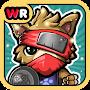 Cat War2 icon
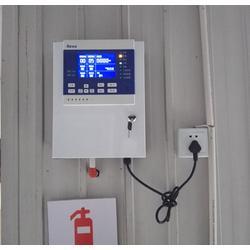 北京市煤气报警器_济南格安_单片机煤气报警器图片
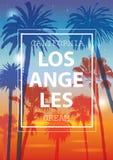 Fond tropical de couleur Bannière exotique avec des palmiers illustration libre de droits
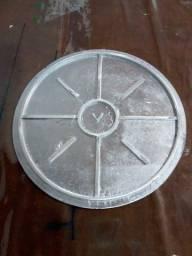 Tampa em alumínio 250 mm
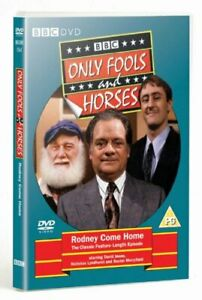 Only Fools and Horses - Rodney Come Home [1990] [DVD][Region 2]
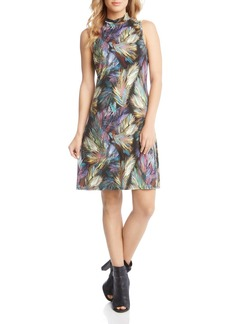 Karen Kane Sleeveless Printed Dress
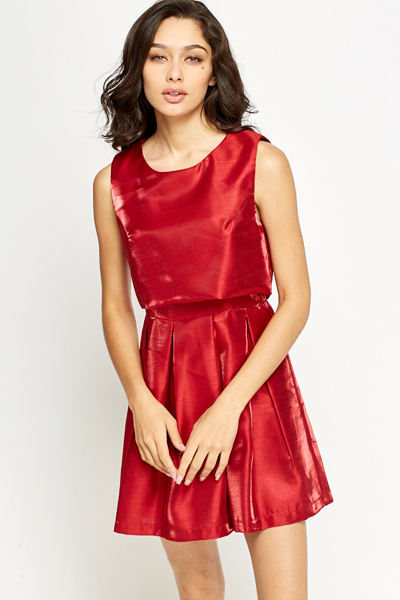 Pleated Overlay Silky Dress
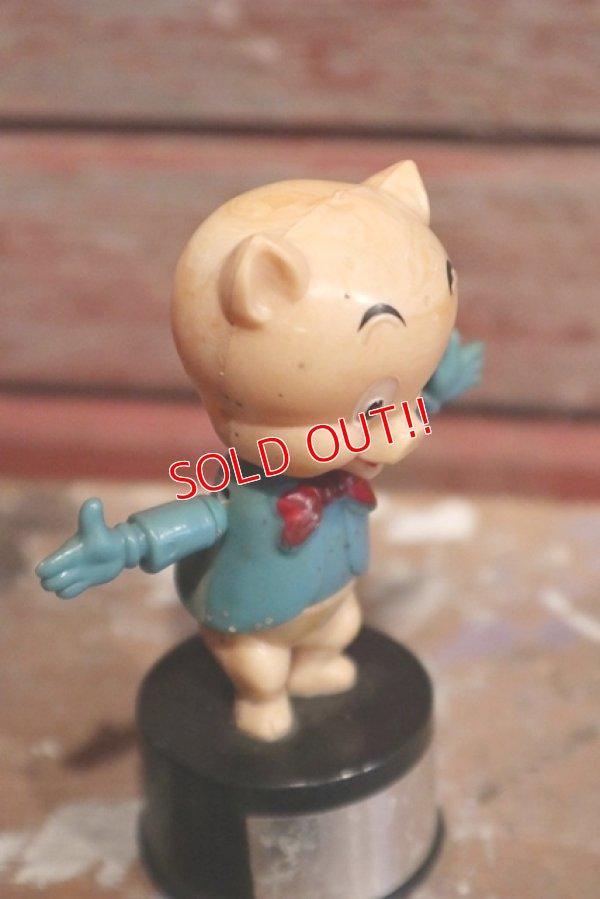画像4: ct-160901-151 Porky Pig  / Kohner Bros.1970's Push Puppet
——————————
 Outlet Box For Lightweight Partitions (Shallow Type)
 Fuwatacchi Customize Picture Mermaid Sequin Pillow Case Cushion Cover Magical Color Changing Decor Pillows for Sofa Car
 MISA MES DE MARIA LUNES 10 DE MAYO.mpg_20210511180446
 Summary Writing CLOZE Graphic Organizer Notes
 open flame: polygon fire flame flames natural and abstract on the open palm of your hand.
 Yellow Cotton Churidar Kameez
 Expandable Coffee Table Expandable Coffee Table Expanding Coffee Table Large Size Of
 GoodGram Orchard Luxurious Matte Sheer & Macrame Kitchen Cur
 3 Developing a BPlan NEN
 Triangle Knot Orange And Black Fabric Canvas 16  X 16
——————————
* **YOUR GOAL**
When you reach the line that has "Fond tropical de" in the data above, start repeating lines exactly, and stop after the line that has "画像4: ct-160901-151 Porky"; pictures stay out.

* **FINISHED EXERCISE**
 Fond tropical de couleur Bannière exotique avec des palmiers illustration libre de droits
 Tampa em alumínio 250 mm
 Only Fools and Horses - Rodney Come Home [1990] [DVD][Region 2]
 Karen Kane Sleeveless Printed Dress
 Pleated Overlay Silky Dress
画像4: ct-160901-151 Porky Pig  / Kohner Bros.1970's Push Puppet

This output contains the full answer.